--- Task data ---

BEGIN

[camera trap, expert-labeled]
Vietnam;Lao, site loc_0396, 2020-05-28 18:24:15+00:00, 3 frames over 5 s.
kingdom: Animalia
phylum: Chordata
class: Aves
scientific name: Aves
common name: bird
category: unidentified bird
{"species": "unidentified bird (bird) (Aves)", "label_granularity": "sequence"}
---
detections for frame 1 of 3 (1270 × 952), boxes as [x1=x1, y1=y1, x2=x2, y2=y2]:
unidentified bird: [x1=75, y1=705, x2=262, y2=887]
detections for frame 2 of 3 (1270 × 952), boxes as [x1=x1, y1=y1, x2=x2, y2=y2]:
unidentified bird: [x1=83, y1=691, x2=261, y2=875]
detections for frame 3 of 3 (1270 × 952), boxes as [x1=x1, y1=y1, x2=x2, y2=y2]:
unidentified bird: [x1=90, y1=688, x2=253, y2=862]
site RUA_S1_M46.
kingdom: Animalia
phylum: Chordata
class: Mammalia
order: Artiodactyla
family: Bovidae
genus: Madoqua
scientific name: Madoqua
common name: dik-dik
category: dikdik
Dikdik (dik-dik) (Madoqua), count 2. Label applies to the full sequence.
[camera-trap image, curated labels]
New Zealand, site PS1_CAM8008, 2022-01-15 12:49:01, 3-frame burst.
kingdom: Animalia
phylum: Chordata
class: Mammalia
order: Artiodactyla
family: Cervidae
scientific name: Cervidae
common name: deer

END

--- Aim of the exercise ---
Copy out the records once more, exactly as they are written.

--- Answer for this exercise ---
[camera trap, expert-labeled]
Vietnam;Lao, site loc_0396, 2020-05-28 18:24:15+00:00, 3 frames over 5 s.
kingdom: Animalia
phylum: Chordata
class: Aves
scientific name: Aves
common name: bird
category: unidentified bird
{"species": "unidentified bird (bird) (Aves)", "label_granularity": "sequence"}
---
detections for frame 1 of 3 (1270 × 952), boxes as [x1=x1, y1=y1, x2=x2, y2=y2]:
unidentified bird: [x1=75, y1=705, x2=262, y2=887]
detections for frame 2 of 3 (1270 × 952), boxes as [x1=x1, y1=y1, x2=x2, y2=y2]:
unidentified bird: [x1=83, y1=691, x2=261, y2=875]
detections for frame 3 of 3 (1270 × 952), boxes as [x1=x1, y1=y1, x2=x2, y2=y2]:
unidentified bird: [x1=90, y1=688, x2=253, y2=862]
site RUA_S1_M46.
kingdom: Animalia
phylum: Chordata
class: Mammalia
order: Artiodactyla
family: Bovidae
genus: Madoqua
scientific name: Madoqua
common name: dik-dik
category: dikdik
Dikdik (dik-dik) (Madoqua), count 2. Label applies to the full sequence.
[camera-trap image, curated labels]
New Zealand, site PS1_CAM8008, 2022-01-15 12:49:01, 3-frame burst.
kingdom: Animalia
phylum: Chordata
class: Mammalia
order: Artiodactyla
family: Cervidae
scientific name: Cervidae
common name: deer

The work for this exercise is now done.